Did you know this identity? Besides Cauchy-Schwarz, what useful inequalities and estimates can be derived—in the presence of certain promise conditions?

1. June 30, 2014 2:17 am

I vaguely remember that these types of identities played a role in Avi Wigderson’s non commutative computation lecture. http://simons.berkeley.edu/talks/avi-wigderson-2013-12-04

2. June 30, 2014 10:17 am

Also thought I’d point out: Greg and Paul Valiant recently had a paper that showed a characterization for all inequalities in a certain family (containing e.g. Cauchy-Schwarz and Holder). It was a nice application of linear programming duality, to show how such inequalities can be derived mechanically/systematically: http://eccc.hpi-web.de/report/2013/111/.
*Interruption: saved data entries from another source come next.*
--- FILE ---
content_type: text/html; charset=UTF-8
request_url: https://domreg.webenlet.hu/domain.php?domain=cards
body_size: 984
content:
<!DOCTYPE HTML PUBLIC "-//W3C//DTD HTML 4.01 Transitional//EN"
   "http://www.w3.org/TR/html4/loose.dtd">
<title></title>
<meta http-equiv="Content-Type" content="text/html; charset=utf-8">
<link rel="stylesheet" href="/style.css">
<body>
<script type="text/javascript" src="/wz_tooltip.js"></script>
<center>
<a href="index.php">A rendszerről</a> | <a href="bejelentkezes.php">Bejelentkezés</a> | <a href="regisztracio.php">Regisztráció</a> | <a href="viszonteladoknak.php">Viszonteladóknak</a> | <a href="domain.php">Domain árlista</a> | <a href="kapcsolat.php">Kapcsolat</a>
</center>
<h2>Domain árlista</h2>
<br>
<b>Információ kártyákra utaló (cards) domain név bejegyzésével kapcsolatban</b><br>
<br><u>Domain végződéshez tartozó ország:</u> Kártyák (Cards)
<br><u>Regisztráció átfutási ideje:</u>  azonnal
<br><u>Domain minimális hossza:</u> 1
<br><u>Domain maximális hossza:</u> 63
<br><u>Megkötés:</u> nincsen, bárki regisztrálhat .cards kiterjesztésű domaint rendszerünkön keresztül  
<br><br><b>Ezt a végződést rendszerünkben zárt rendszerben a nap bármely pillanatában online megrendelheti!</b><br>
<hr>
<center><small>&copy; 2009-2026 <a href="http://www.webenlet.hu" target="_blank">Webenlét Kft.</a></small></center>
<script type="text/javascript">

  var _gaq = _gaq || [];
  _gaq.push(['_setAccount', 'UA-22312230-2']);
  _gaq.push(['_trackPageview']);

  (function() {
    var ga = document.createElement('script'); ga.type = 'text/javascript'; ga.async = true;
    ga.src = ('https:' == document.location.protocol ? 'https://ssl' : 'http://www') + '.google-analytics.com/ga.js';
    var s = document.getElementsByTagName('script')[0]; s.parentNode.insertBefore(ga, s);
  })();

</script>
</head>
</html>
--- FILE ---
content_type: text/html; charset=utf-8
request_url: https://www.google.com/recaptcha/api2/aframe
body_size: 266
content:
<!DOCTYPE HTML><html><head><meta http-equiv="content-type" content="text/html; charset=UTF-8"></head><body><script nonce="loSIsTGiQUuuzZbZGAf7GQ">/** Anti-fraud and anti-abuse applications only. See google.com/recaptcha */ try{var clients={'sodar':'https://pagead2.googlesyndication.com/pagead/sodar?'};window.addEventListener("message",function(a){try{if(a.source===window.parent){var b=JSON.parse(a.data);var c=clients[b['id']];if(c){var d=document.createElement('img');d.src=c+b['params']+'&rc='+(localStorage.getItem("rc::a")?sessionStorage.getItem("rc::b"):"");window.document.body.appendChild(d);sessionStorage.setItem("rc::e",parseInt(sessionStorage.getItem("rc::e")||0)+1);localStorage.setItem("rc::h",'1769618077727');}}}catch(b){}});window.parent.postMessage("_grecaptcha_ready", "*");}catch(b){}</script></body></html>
3. 4. The case n=2 which says $|z_1|^2|z_2|^2=|z_1z_2|^2 for complex number has an extension to Quaternion (n=4) and Octonion (n=8) each as a special case of Lagrange. For example writing$A_{ij}$for$(a_ib_j-a_jb_i)$. The case$n=4$can be written as $$(\sum a_i)^2(\sum b_i)^2= (\sum a_i b_i)^2+(A_{12}+A_{34})^2+(A_{13}-A_{24})^2+(A_{14}+A_{23})^2 -2(A_{12}A_{34}-A_{13}A_{24}+A_{14}A_{23})$$ and it is well known ( easily checked) that the last term on the right vanish. This gives a formula of a product of sum of 4 squares as a sum of four squares for the norm of quaternion. A similar formula holds for n=8 expressing a product of sum of 8 squares as a sum of 8 squares. The 28$A_{ij}\$ can be regrouped in fours into 7 squares.